Since the translation is a little questionable, for all we know he may have sent her out not for hose, but for hos (not of the garden variety) - aka bitches, as in female dogs.  She was his personal pimp!

We soon realize the dog had some amazing talents.  Listed among those we are told of are the ability to: sit in a chair; stand on his head; play the flute; ride a goat; feed the cat; dance a jig; read; spin - which I assume means to make clothing and not ride a stationary bike as a workout; and cross dress.
We'll never know the full extent of his abilities.
The story closes as such:

This wonderful dog
Was Dame Hubbard's delight,
He could read, he could dance,
He could sing, he could write;
She gave him rich dainties
Whenever he fed,
And erected a monument
When he was dead.

Now you can see why nobody trusts a politician.  They use part of a story to scare people into going along with them to get what they want.  She fed him whatever he wanted, was at his beck and call to get him anything he desired, and had enough money to memorialize him when he died!!

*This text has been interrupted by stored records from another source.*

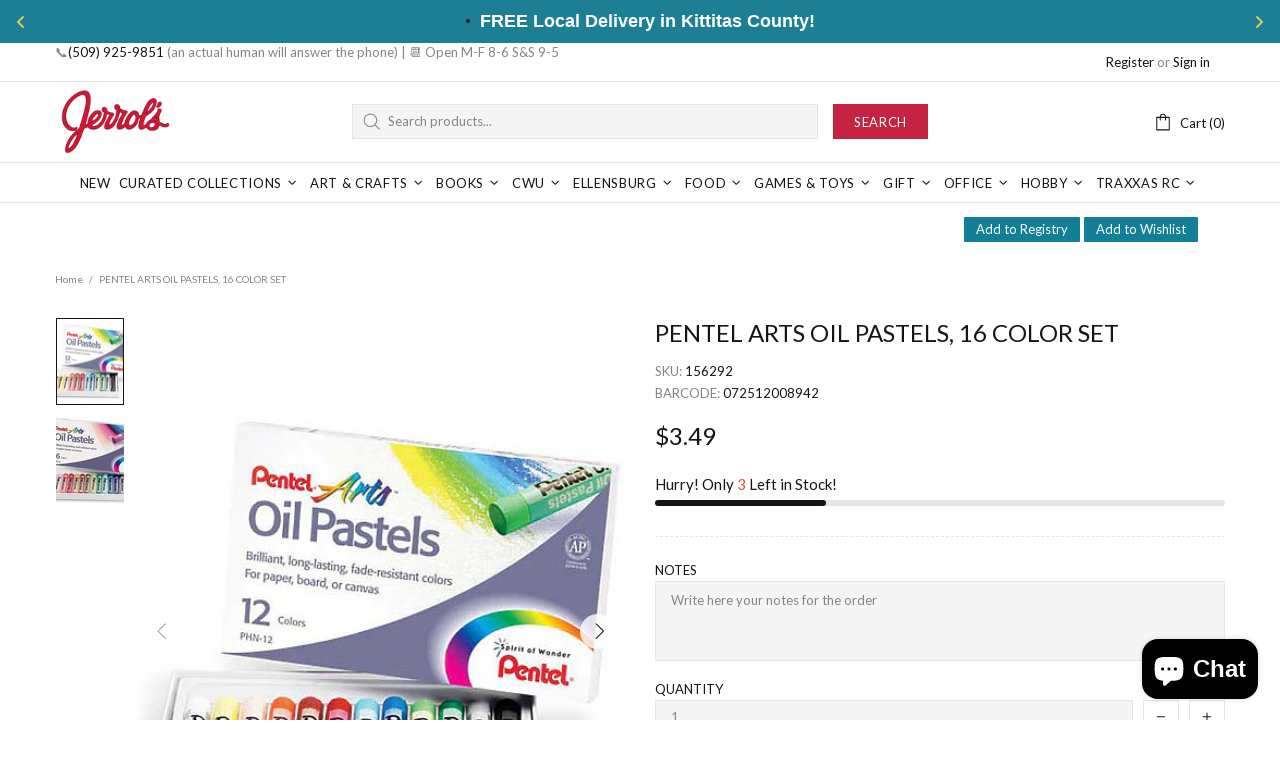

--- FILE ---
content_type: text/javascript
request_url: https://store.jerrols.com/cdn/shop/t/10/assets/section.carousel-reviews.js?v=42925983738693164961698035057
body_size: 167
content:
(function($){"use strict";class CarouselReviews extends HTMLElement{constructor(){super(),setTimeout(()=>{theme.AssetsLoader.onScrollOrUserAction(this,()=>{this.load()})},0)}load(){this.$container=$(this);var _=this,$carousel=this.$container.find("[data-js-carousel]"),$slick=$carousel.find("[data-js-carousel-slick]");function initialize(){var $prev=$carousel.find("[data-js-carousel-prev]"),$next=$carousel.find("[data-js-carousel-next]"),$arrows=$carousel.find("[data-js-carousel-arrow]"),count=$carousel.attr("data-count"),autoplay=$carousel.attr("data-autoplay")==="true",speed=+$carousel.attr("data-speed"),itemsLength=+$carousel.attr("data-items-length"),infinite=$carousel.attr("data-infinite")==="true",arrows=$carousel.attr("data-arrows")==="true",bullets=!1;_.$slick=$slick;function slidesHeight(){var $slides=$carousel.find(".carousel-reviews__item_content");$slides.css({"min-height":""}),$slides.css({"min-height":$carousel.find(".slick-track").height()}),$arrows.add($prev).add($next)[theme.current.is_desktop&&itemsLength<=count?"addClass":"removeClass"]("d-none-important")}$slick.on("init",function(){$window.trigger("checkImages"),slidesHeight(),$carousel.removeClass("invisible"),theme.Preloader.unset($carousel.parent())}),$slick.on("afterChange",function(event,slick,currentSlide,nextSlide){$window.trigger("checkImages")}),$window.on("theme.resize",function(){slidesHeight()}),$slick.slick({lazyLoad:!1,arrows,prevArrow:$prev,nextArrow:$next,dots:bullets,dotsClass:"slick-dots d-flex flex-wrap flex-center list-unstyled pt-35",adaptiveHeight:!0,autoplay,autoplaySpeed:speed,infinite:!0,slidesToShow:count,slidesToScroll:1,touchMove:!1,rtl:theme.rtl,responsive:[{breakpoint:theme.breakpoints.values.xl,settings:{slidesToShow:Math.min(3,count),slidesToScroll:1}},{breakpoint:theme.breakpoints.values.lg,settings:{slidesToShow:1,slidesToScroll:1}},{breakpoint:theme.breakpoints.values.sm,settings:{slidesToShow:1,slidesToScroll:1}}]})}$slick.length&&theme.AssetsLoader.loadManually([["styles","plugin_slick"],["scripts","plugin_slick"]],function(){initialize()})}disconnectedCallback(){this.$slick&&(this.$slick.slick("destroy").off(),this.$slick=null,$window.unbind("theme.resize.carousel-reviews"))}}theme.AssetsLoader.onPageLoaded(function(){customElements.define("carousel-reviews",CarouselReviews)})})(jQueryTheme);
//# sourceMappingURL=/cdn/shop/t/10/assets/section.carousel-reviews.js.map?v=42925983738693164961698035057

I fail to see how a woman with such obvious means deserved any assistance from our government or from our taxes.  That, my friends, is a classic example of how people take advantage of the system.

Sad.

2 comments:

championm2000 said...

You should run for office. You make more sense here than most politicians...

Helene said...

Where do you come up with this stuff? !! Very creative!!

I want a dog who can read and write. Then he could help my kids with their homework while I sit on the sofa watching Jerry Springer and eating bon bons.